LISTING |
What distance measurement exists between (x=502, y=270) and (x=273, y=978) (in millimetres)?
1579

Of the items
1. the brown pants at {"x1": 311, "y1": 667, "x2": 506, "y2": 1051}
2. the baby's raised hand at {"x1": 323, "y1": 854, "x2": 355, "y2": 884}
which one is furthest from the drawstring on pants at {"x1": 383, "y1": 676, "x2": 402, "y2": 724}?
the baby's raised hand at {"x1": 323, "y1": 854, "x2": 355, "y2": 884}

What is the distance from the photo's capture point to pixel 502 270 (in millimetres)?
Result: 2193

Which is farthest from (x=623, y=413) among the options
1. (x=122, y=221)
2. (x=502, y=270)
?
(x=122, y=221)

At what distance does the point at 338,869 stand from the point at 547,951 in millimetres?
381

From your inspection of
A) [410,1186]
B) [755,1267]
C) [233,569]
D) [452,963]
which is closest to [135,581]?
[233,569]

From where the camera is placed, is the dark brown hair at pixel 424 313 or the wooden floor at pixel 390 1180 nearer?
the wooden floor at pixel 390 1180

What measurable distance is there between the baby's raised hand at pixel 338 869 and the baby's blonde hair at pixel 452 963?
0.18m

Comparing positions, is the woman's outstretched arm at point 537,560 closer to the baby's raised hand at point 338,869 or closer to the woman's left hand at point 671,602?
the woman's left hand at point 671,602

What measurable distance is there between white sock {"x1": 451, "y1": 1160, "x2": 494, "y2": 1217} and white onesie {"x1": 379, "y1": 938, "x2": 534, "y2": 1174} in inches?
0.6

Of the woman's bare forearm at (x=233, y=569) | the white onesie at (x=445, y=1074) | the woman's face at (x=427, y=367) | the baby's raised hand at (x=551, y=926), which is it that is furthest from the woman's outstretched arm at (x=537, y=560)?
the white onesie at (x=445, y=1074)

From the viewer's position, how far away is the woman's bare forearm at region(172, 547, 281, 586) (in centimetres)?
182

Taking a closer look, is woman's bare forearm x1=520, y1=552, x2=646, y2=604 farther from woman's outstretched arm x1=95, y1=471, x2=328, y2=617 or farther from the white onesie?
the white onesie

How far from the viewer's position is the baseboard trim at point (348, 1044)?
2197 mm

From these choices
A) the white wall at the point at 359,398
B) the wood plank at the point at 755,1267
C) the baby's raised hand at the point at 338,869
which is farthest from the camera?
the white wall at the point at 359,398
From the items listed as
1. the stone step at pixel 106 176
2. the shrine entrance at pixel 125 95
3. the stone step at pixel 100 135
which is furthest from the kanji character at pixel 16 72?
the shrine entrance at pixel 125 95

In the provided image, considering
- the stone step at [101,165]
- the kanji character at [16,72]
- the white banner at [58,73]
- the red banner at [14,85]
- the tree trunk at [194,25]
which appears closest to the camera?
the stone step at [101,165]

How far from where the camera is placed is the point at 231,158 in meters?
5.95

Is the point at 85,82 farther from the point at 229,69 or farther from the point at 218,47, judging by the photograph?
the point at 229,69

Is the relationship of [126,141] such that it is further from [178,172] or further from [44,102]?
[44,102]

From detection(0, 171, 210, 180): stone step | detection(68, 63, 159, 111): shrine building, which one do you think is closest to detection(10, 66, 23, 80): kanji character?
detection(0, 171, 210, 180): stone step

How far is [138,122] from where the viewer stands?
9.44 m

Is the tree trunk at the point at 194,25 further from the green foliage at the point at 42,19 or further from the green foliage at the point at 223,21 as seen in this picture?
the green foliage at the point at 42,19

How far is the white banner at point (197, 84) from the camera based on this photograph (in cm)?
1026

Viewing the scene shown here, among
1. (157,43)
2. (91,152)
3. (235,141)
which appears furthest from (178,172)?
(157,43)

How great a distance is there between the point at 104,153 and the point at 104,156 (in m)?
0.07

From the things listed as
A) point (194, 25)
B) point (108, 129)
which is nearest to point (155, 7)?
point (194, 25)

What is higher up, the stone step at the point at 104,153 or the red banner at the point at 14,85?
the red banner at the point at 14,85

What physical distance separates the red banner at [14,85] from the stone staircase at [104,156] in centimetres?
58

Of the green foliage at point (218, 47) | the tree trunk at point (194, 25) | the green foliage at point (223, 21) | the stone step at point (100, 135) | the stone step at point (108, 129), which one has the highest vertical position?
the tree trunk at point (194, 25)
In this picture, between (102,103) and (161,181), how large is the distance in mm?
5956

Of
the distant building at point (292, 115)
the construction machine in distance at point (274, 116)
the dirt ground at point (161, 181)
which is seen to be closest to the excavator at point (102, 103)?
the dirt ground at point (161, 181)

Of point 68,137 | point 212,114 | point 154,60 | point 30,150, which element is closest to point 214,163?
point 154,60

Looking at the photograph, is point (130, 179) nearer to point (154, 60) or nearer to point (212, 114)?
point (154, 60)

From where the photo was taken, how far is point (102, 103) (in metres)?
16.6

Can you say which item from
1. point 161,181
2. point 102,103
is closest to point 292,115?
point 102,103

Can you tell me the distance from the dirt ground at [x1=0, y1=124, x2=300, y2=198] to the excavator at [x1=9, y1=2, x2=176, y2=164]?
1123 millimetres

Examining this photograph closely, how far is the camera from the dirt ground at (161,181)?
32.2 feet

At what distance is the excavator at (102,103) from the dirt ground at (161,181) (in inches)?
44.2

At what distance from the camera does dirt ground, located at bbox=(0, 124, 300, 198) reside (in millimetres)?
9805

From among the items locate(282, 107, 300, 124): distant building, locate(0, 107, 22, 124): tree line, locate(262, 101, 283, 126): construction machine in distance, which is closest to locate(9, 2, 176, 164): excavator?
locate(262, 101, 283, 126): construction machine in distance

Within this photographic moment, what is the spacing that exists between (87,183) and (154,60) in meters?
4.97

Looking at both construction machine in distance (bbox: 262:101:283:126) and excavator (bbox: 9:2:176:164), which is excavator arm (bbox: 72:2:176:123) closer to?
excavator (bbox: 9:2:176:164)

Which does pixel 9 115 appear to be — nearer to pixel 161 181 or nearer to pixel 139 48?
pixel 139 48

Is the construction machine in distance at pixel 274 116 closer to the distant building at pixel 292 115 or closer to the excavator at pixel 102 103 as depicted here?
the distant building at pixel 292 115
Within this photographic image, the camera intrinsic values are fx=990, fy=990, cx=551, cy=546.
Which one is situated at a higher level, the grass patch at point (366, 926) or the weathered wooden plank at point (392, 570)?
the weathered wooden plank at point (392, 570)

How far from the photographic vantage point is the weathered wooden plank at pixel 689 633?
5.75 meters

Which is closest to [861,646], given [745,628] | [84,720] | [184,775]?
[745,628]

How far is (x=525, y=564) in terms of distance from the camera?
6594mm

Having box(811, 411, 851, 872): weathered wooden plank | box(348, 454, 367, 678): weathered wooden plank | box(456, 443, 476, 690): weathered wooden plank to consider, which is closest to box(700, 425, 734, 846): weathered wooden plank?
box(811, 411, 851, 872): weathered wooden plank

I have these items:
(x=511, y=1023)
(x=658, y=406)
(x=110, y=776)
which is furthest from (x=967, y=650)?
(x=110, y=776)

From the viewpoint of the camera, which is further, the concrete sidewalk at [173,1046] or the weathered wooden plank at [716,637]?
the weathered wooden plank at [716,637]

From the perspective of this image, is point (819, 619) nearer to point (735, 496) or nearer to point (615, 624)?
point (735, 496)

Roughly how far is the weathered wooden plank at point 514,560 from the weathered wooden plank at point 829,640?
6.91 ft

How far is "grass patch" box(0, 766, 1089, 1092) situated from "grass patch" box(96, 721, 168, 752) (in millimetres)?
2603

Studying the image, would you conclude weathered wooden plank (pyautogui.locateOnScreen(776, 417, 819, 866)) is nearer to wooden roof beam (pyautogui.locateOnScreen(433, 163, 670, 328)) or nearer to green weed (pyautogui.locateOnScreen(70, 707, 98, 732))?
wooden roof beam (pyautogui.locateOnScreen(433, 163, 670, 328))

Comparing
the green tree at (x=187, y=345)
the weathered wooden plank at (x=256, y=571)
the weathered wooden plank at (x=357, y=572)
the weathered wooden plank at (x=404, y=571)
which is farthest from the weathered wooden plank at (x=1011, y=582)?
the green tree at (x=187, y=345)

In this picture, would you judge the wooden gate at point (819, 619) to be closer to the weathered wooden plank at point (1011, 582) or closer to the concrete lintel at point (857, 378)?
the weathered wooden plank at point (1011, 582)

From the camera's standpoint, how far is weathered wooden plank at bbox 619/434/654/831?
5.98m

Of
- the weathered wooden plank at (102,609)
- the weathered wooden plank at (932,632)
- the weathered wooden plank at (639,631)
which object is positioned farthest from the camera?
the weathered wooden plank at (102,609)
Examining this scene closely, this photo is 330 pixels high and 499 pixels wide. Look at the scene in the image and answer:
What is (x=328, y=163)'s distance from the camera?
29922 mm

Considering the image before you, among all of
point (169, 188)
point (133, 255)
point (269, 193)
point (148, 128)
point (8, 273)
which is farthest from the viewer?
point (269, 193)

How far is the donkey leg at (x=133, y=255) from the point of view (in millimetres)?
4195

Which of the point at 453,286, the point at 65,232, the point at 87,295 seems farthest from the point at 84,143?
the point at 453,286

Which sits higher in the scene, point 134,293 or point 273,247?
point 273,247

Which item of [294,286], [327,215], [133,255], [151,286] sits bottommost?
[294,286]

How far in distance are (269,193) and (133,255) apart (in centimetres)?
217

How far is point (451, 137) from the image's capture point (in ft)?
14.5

WORK REQUIRED | Locate the line that contains "Examining this scene", then please quote it and every line after it to the end of the entries above, exactly and with nothing else.

COMPLETE OUTPUT |
Examining this scene closely, this photo is 330 pixels high and 499 pixels wide. Look at the scene in the image and answer:
What is (x=328, y=163)'s distance from the camera?
29922 mm

Considering the image before you, among all of
point (169, 188)
point (133, 255)
point (269, 193)
point (148, 128)
point (8, 273)
which is farthest from the viewer?
point (269, 193)

How far is the donkey leg at (x=133, y=255) from the point of view (in millimetres)?
4195

Which of the point at 453,286, the point at 65,232, the point at 87,295 seems farthest from the point at 84,143?
the point at 453,286

Which sits higher in the scene, point 134,293 or point 273,247?
point 273,247

Which item of [294,286], [327,215], [133,255], [151,286] sits bottommost?
[294,286]

How far in distance are (269,193) and (133,255) apart (in centimetres)?
217

How far is point (451, 137) from the image's capture point (in ft)?
14.5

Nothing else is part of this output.